Ntvnews.id, Jakarta - Menteri Hak Asasi Manusia, Natalius Pigai, menyambut positif inisiatif Menteri Kebudayaan Fadli Zon untuk menulis ulang sejarah, khususnya yang berkaitan dengan pelanggaran HAM berat, dengan pendekatan narasi yang lebih positif. 

Dalam pertemuan di Kantor Kementerian HAM, Jakarta, Selasa, 3 Juni 2025, Pigai menegaskan bahwa penulisan ulang sejarah dengan nuansa positif bukan berarti menyesuaikan fakta demi kepentingan tertentu, melainkan menghadirkan kisah sejarah secara jujur dan apa adanya.

“Itu artinya tidak bermaksud mempositifkan semua peristiwa. Semua peristiwa itu ‘kan up and down: ada titik tertentu baik, titik tertentu jelek, tapi ketika kita menulis fakta peristiwa apa adanya, itu yang namanya tone positif,” katanya. 

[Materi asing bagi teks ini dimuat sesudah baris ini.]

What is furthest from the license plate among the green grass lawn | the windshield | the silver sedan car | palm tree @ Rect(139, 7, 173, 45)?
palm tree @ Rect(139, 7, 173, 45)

Menurut Pigai, sejarah Indonesia selama ini masih menjadi perdebatan sengit, dengan sebagian pihak menerima dan sebagian lainnya menolak berbagai peristiwa. Karena itulah, ia menilai penting bagi pemerintah untuk mengambil langkah menulis ulang sejarah bangsa secara lebih menyeluruh. 

Baca juga: Puan Maharani Tegaskan Istilah Orde Lama Jangan Dihilangkan dari Penulisan Sejarah

“Yang dimaksud tone positif adalah data, fakta, informasi atas perjalanan sejarah bangsa diungkap apa adanya. Tapi ‘kan teman-teman wartawan atau masyarakat memaknai tone positif itu sesuai dengan keinginan pemerintah. Emang pemerintah keinginannya apa? ‘Kan enggak juga,” ujarnya. 

Sebagai bagian dari kabinet, Pigai menegaskan bahwa Kementerian HAM akan aktif terlibat dalam proses penulisan ulang sejarah Indonesia, guna memastikan akurasi dan kebenaran setiap peristiwa yang dicatat. Ia menekankan pentingnya memperhatikan aspek keadilan dan ketidakadilan dalam narasi sejarah tersebut.

“Kalau kami lebih kepada mengontrol kebenaran peristiwa. Itu soal justice (keadilan). Ketika ada peristiwa tertentu yang ditutupi itu injustice (ketidakadilan). Peristiwa itu diungkap secara fakta, apa adanya, itu justice,” jelasnya. 

Sebelumnya, Menteri Kebudayaan Fadli Zon mengumumkan rencana penulisan ulang sejarah Indonesia dengan pendekatan narasi yang lebih bernuansa positif.

Baca juga: PDIP Ogah Penulisan Ulang Sejarah RI Berdasar Cerita Sang Pemenang

Tone kita adalah tone yang lebih positif karena kalau mau mencari-cari kesalahan, mudah; pasti ada saja kesalahan dari setiap zaman, setiap masa,” ujarnya saat ditemui di Cibubur, Jawa Barat, pada Minggu, 1 Juni yang lalu. 

Menurut Fadli Zon, pembaruan buku sejarah akan berfokus pada perspektif Indonesia sentris, guna menghapus berbagai bias kolonial yang selama ini melekat. Langkah ini diharapkan dapat menyatukan bangsa serta menghadirkan sejarah yang lebih relevan dan bermakna bagi generasi muda.

“Kalau mau mencari-cari kesalahan atau mencari-cari hal yang negatif, ya, saya kira itu selalu ada. Jadi, yang kita inginkan tone-nya dari sejarah kita itu adalah tone yang positif, dari era Bung Karno sampai era Presiden Jokowi dan seterusnya,” katanya. 

Di sisi lain, Fadli Zon meyakinkan masyarakat agar tidak perlu khawatir, karena proses penulisan ulang sejarah ini melibatkan tim besar yang terdiri dari 113 penulis, 20 editor jilid, dan tiga editor umum, termasuk para sejarawan ahli.